- [Aim of the exercise] Go through the entries, filter for the word "cable", and copy every line that has it.

- [Provided information]
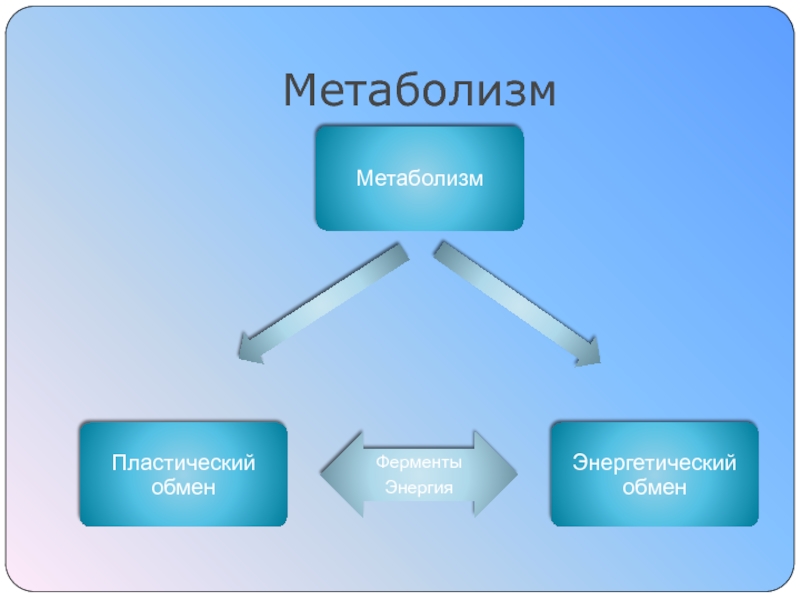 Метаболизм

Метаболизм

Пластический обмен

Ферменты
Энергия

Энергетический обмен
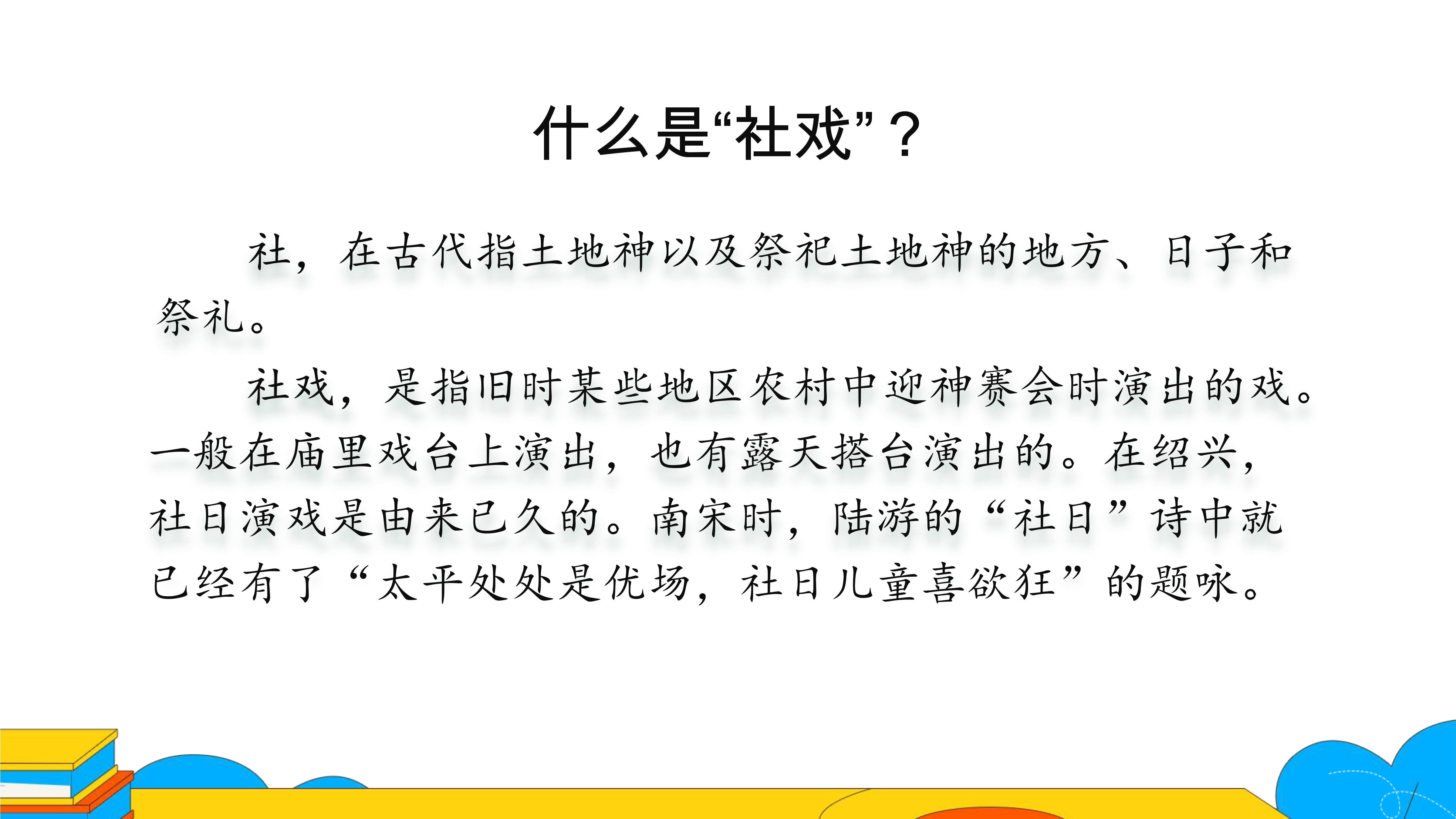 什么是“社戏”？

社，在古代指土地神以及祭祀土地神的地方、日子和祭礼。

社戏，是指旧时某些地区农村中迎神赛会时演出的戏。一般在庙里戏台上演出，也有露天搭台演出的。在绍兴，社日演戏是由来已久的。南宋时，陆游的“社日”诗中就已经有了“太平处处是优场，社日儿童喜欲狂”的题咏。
==
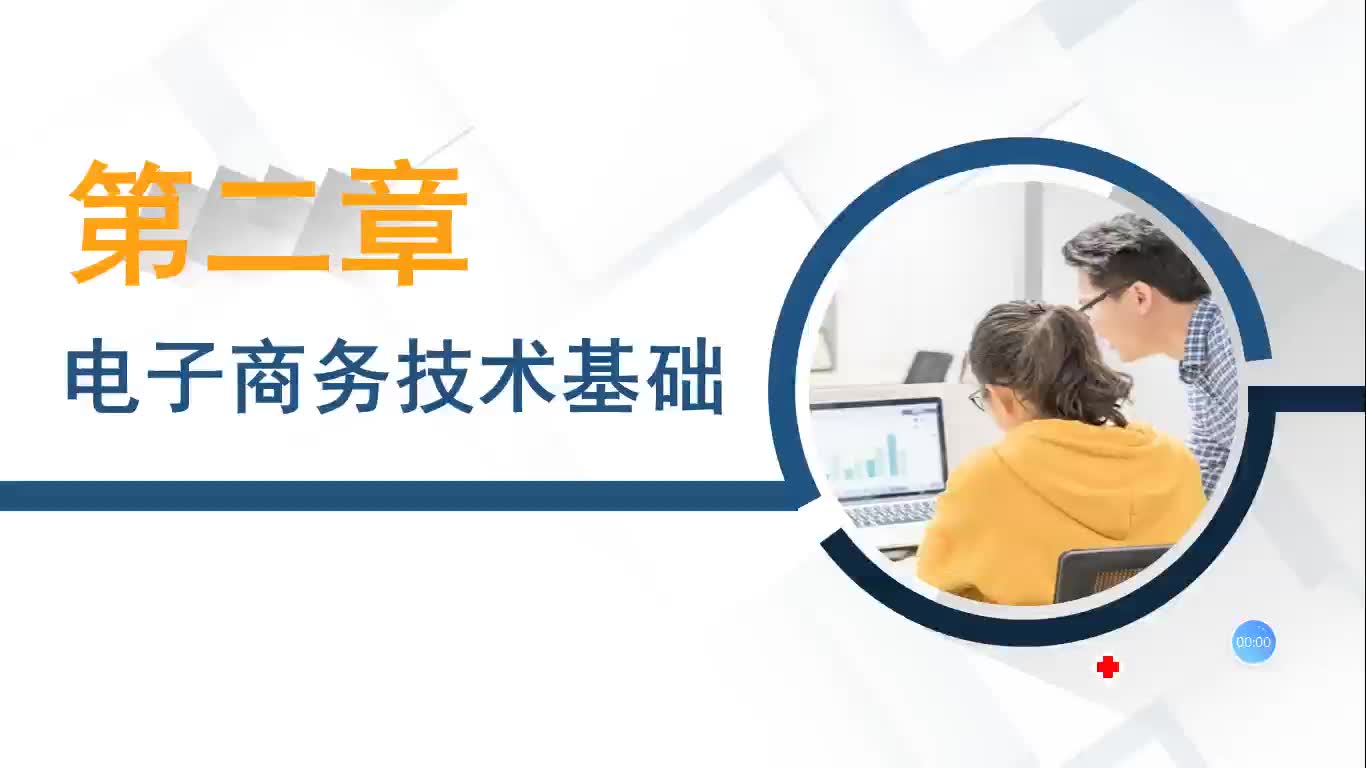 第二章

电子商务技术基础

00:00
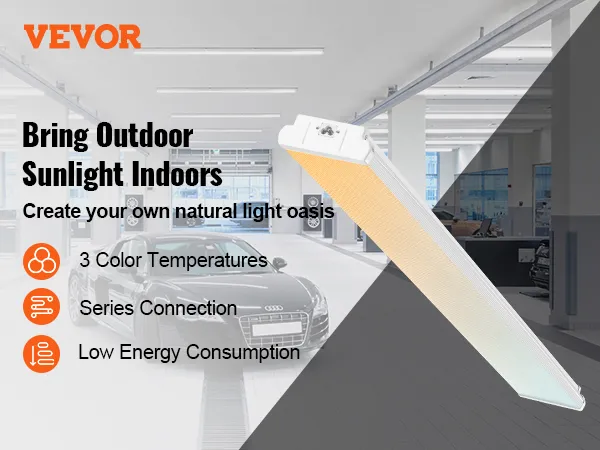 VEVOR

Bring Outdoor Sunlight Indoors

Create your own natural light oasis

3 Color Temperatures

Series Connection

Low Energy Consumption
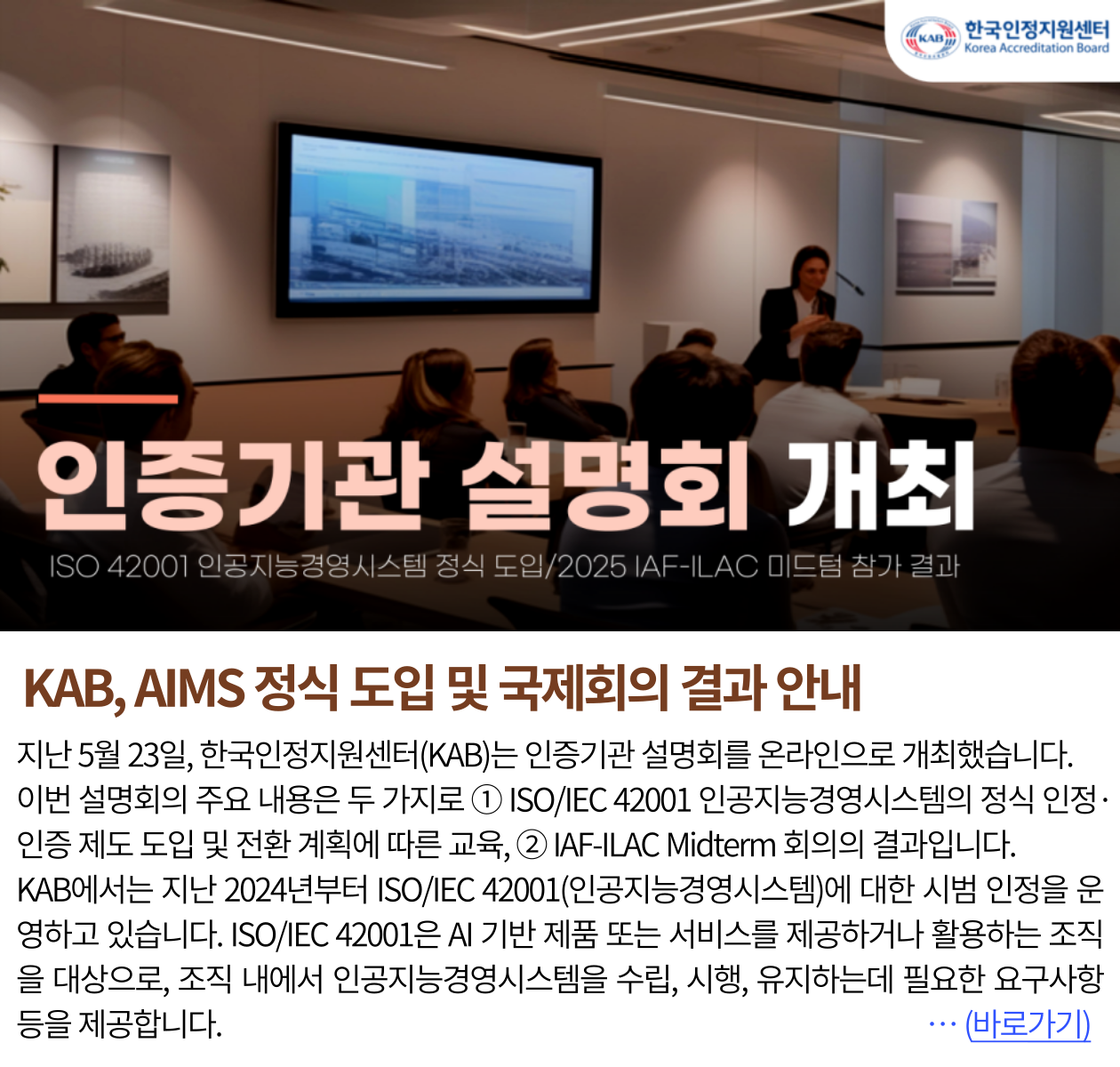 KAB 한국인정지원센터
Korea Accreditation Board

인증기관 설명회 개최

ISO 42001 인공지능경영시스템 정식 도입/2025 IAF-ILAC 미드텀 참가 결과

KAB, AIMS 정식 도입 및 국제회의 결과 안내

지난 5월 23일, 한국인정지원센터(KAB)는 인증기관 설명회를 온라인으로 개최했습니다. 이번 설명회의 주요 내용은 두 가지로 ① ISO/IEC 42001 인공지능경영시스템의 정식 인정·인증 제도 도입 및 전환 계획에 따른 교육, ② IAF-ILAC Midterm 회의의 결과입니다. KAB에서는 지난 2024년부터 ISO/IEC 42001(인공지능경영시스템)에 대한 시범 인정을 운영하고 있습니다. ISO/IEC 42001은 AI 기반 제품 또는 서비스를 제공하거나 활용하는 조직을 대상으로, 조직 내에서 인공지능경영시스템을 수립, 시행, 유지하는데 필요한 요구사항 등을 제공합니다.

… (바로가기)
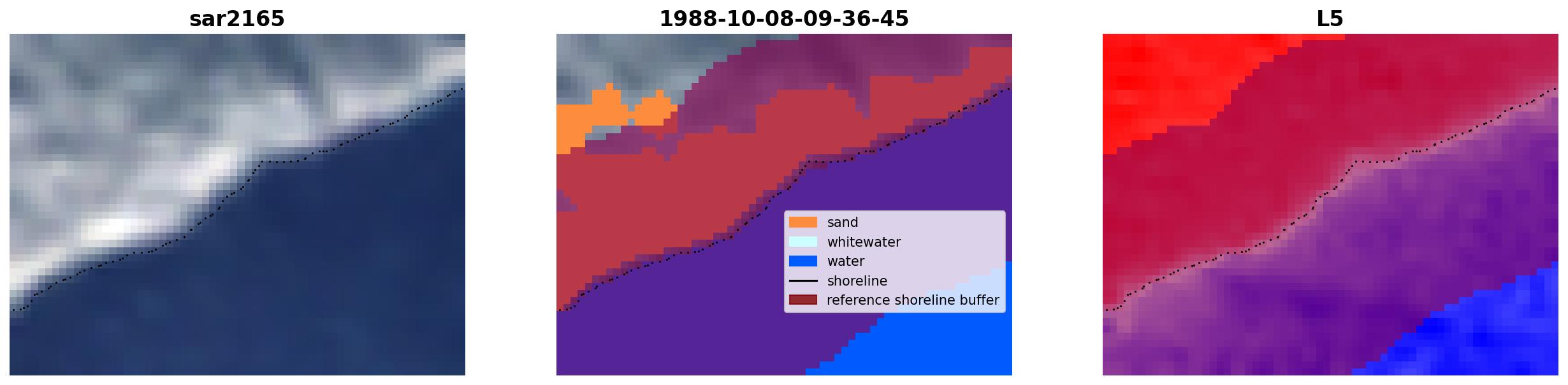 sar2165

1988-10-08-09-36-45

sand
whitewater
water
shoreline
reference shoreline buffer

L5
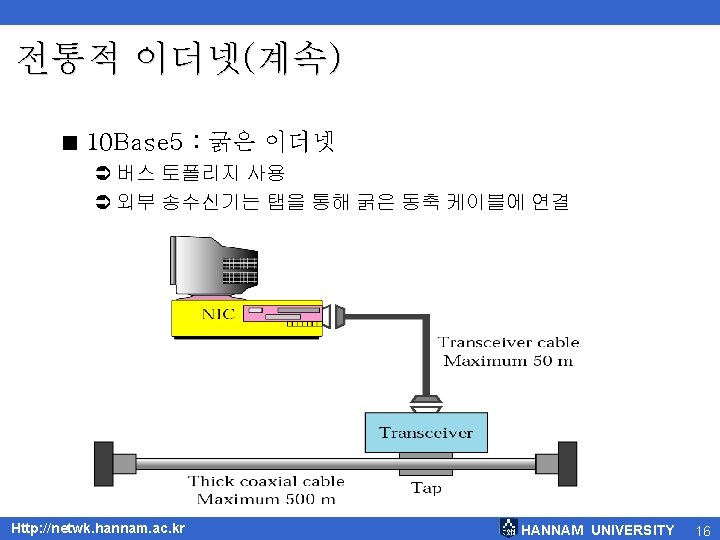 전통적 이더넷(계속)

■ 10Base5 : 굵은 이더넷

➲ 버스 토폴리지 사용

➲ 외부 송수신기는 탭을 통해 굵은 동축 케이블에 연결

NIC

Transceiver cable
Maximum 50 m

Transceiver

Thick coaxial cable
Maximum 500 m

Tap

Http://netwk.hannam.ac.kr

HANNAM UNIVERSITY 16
* * *
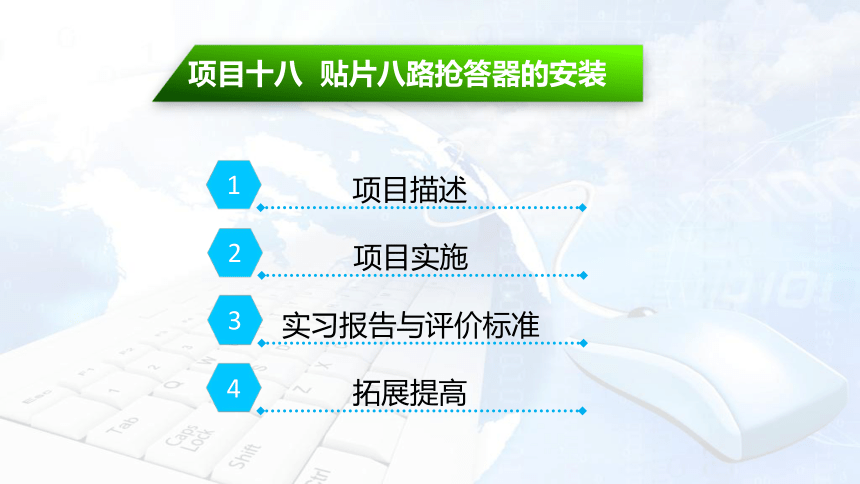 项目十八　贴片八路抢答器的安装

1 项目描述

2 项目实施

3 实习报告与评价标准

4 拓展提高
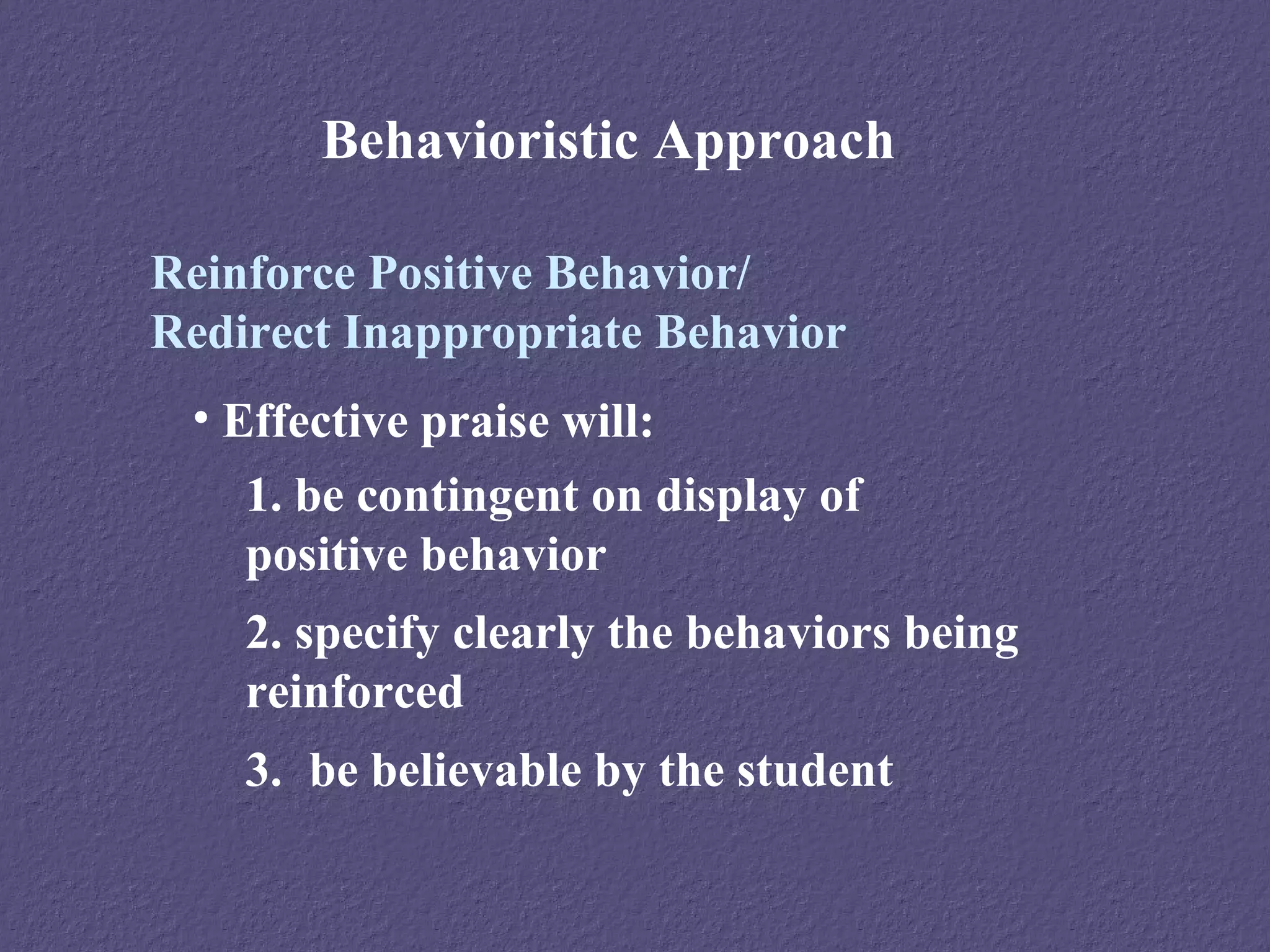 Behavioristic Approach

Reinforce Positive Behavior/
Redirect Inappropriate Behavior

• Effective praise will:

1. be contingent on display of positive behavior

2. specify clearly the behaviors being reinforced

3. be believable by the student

- [Worked solution]
Transceiver cable
Thick coaxial cable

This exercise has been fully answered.